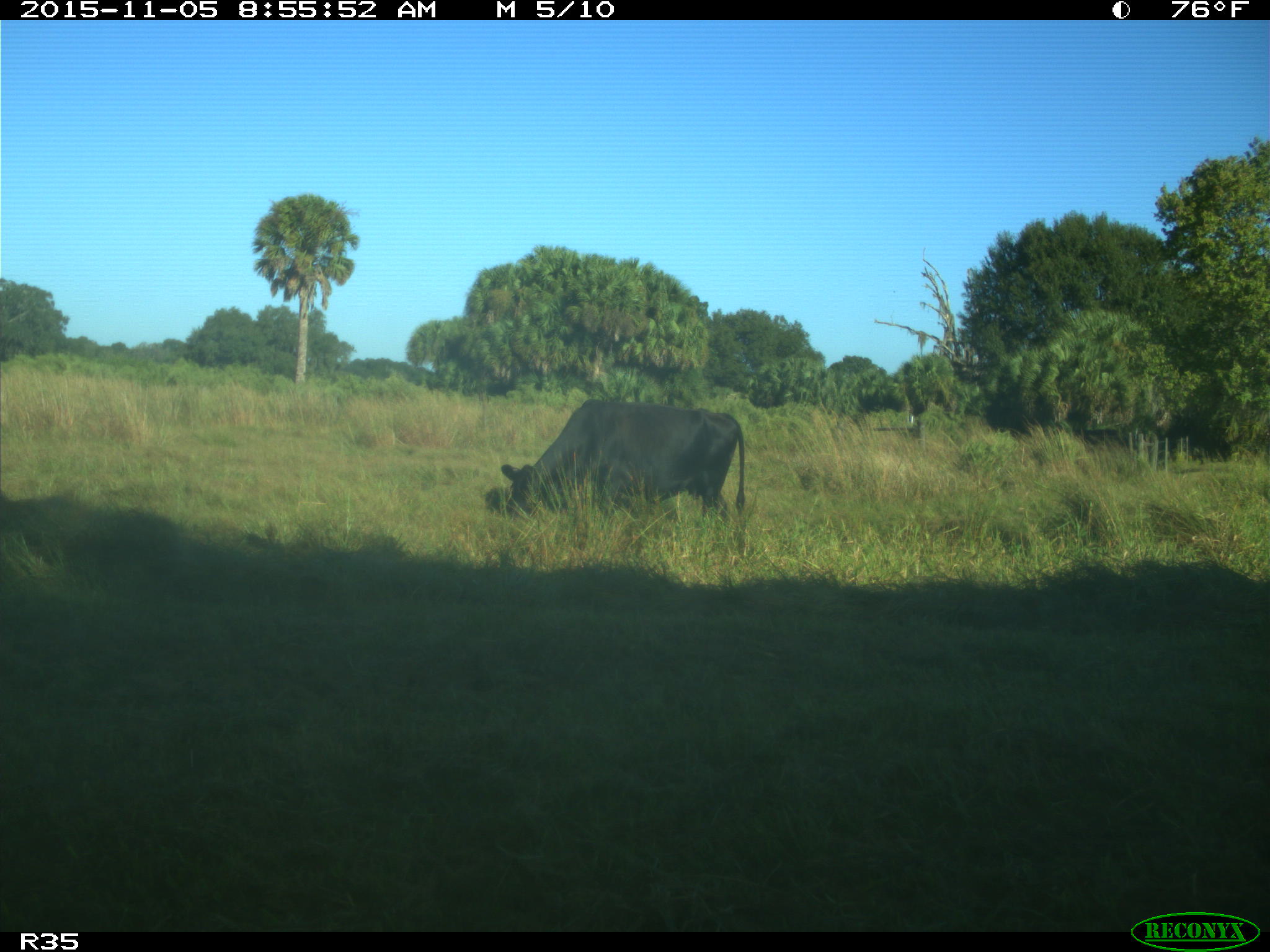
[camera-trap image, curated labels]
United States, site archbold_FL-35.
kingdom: Animalia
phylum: Chordata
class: Mammalia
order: Artiodactyla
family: Bovidae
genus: Bos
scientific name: Bos taurus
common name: domestic cow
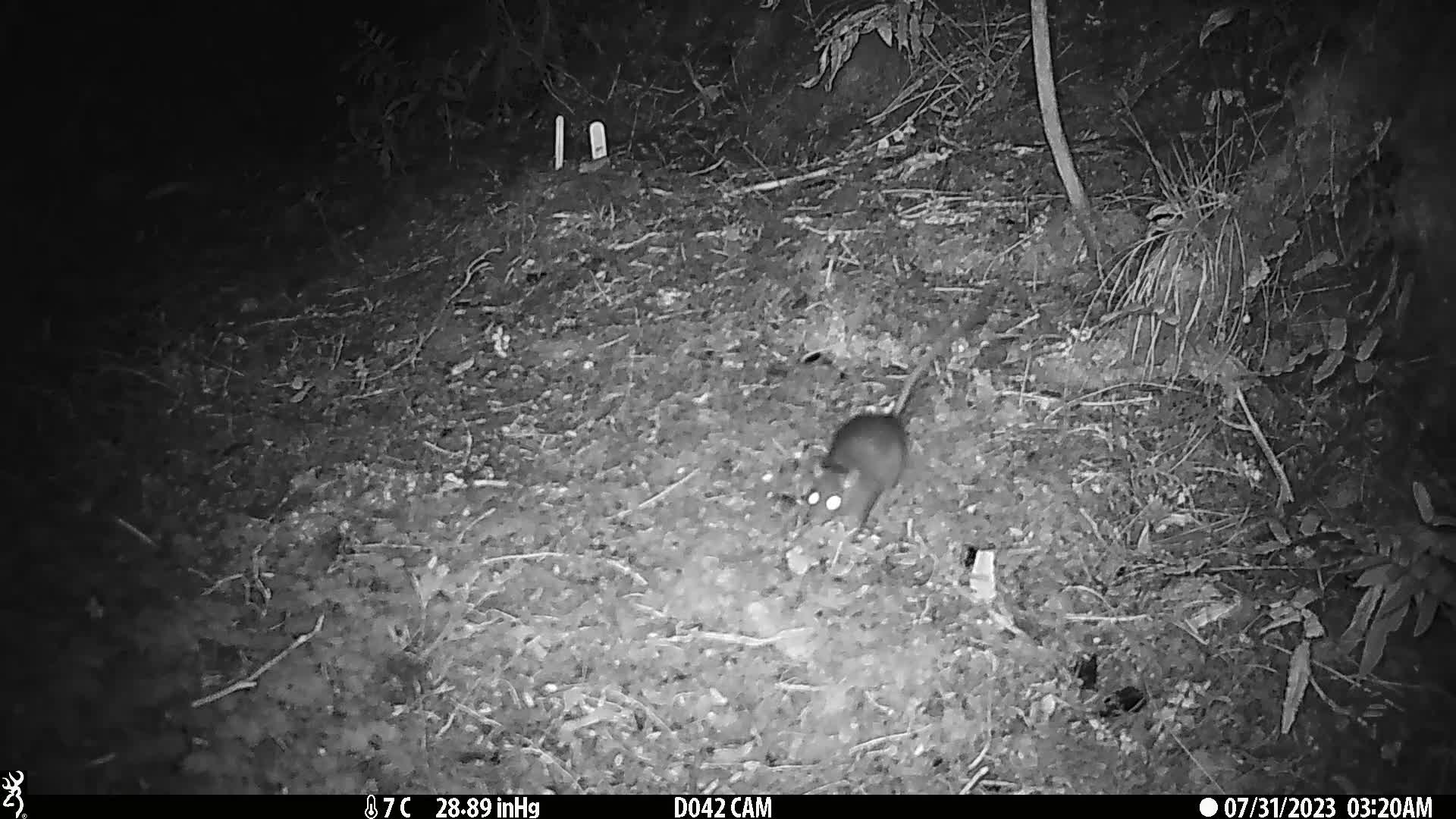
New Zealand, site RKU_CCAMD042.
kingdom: Animalia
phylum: Chordata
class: Mammalia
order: Rodentia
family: Muridae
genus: Rattus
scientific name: Rattus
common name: rat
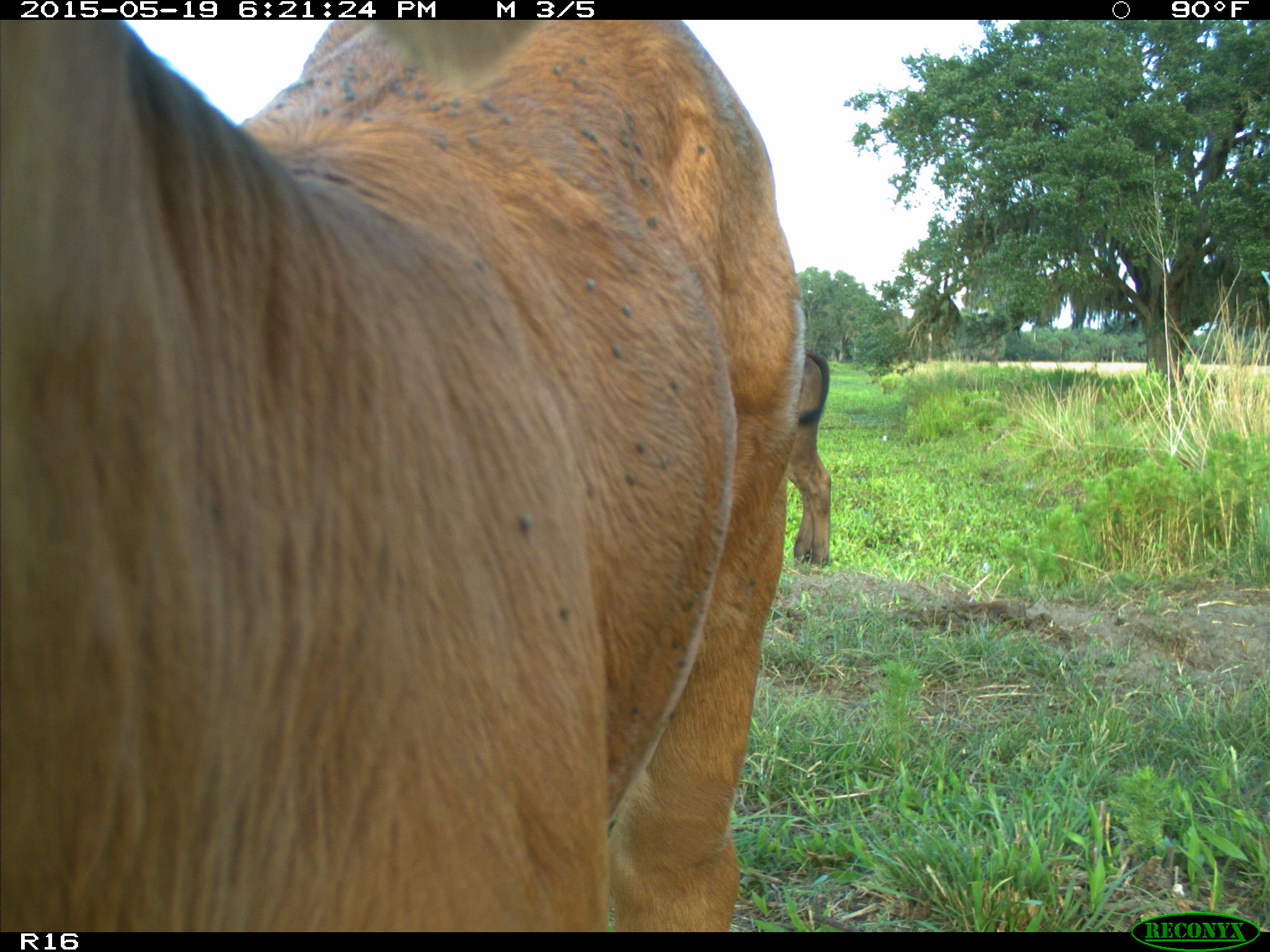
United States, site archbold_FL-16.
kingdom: Animalia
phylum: Chordata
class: Mammalia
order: Artiodactyla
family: Bovidae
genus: Bos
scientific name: Bos taurus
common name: domestic cow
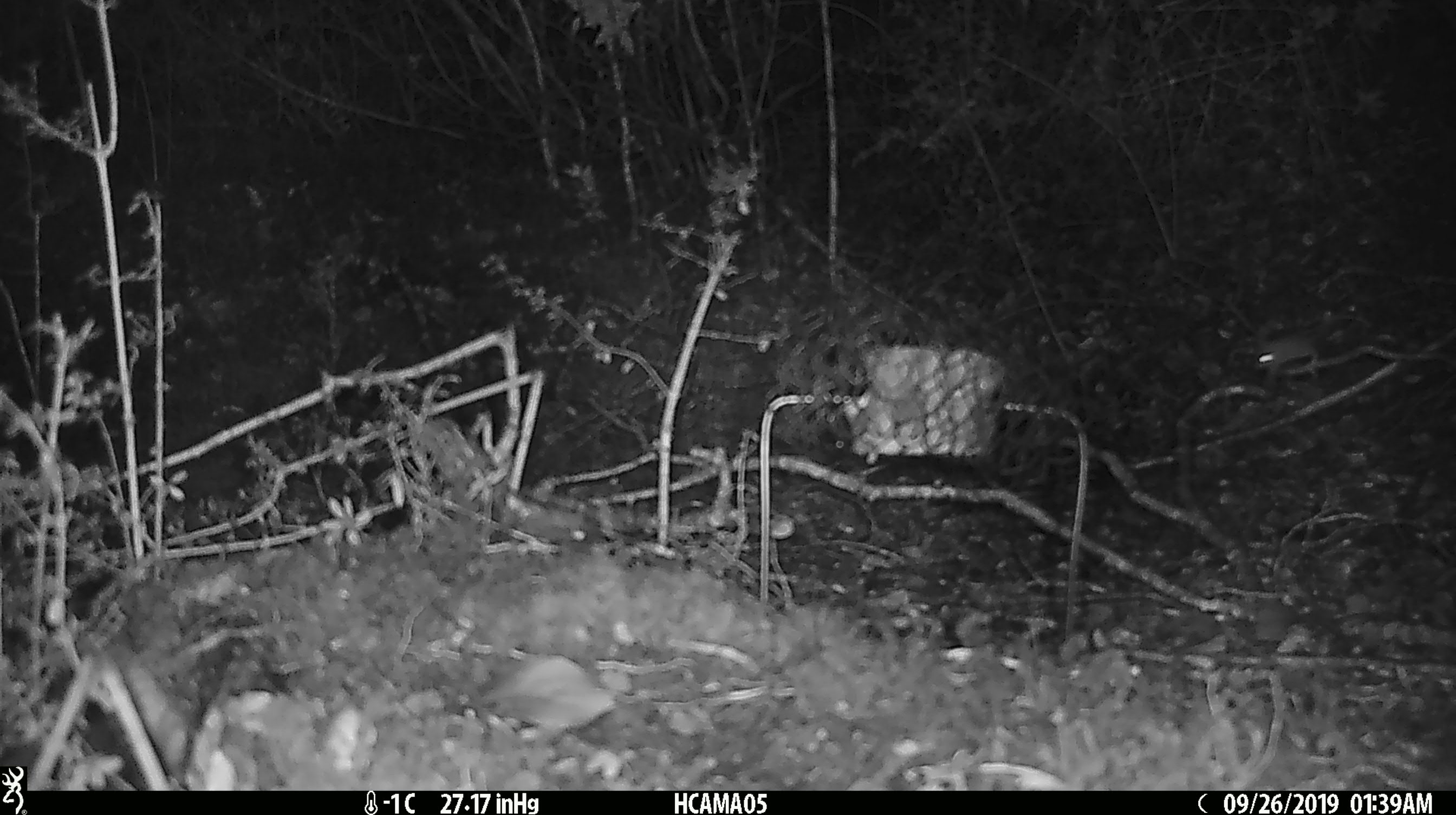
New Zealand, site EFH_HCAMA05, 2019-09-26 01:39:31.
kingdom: Animalia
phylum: Chordata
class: Mammalia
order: Rodentia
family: Muridae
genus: Mus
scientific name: Mus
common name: mouse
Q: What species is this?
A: Mouse (Mus).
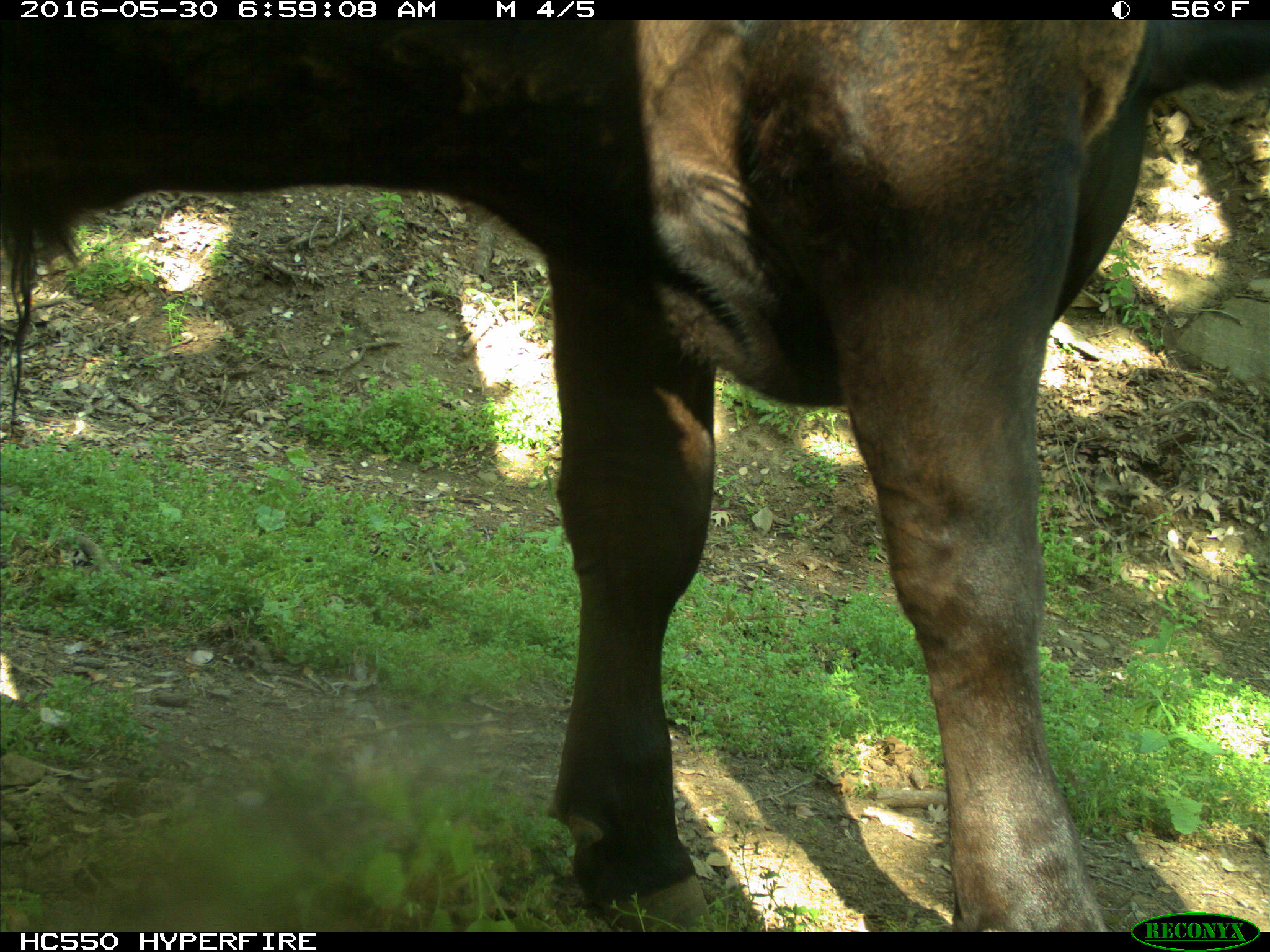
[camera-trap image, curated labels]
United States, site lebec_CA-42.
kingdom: Animalia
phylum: Chordata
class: Mammalia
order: Artiodactyla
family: Bovidae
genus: Bos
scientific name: Bos taurus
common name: domestic cow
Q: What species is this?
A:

▸ **GOAL OF THE EXERCISE**: All of the data must be repeated exactly, except for the pictures.

▸ **RESPONSE TO THIS TASK**:
[camera-trap image, curated labels]
United States, site archbold_FL-35.
kingdom: Animalia
phylum: Chordata
class: Mammalia
order: Artiodactyla
family: Bovidae
genus: Bos
scientific name: Bos taurus
common name: domestic cow
New Zealand, site RKU_CCAMD042.
kingdom: Animalia
phylum: Chordata
class: Mammalia
order: Rodentia
family: Muridae
genus: Rattus
scientific name: Rattus
common name: rat
United States, site archbold_FL-16.
kingdom: Animalia
phylum: Chordata
class: Mammalia
order: Artiodactyla
family: Bovidae
genus: Bos
scientific name: Bos taurus
common name: domestic cow
New Zealand, site EFH_HCAMA05, 2019-09-26 01:39:31.
kingdom: Animalia
phylum: Chordata
class: Mammalia
order: Rodentia
family: Muridae
genus: Mus
scientific name: Mus
common name: mouse
Q: What species is this?
A: Mouse (Mus).
[camera-trap image, curated labels]
United States, site lebec_CA-42.
kingdom: Animalia
phylum: Chordata
class: Mammalia
order: Artiodactyla
family: Bovidae
genus: Bos
scientific name: Bos taurus
common name: domestic cow
Q: What species is this?
A:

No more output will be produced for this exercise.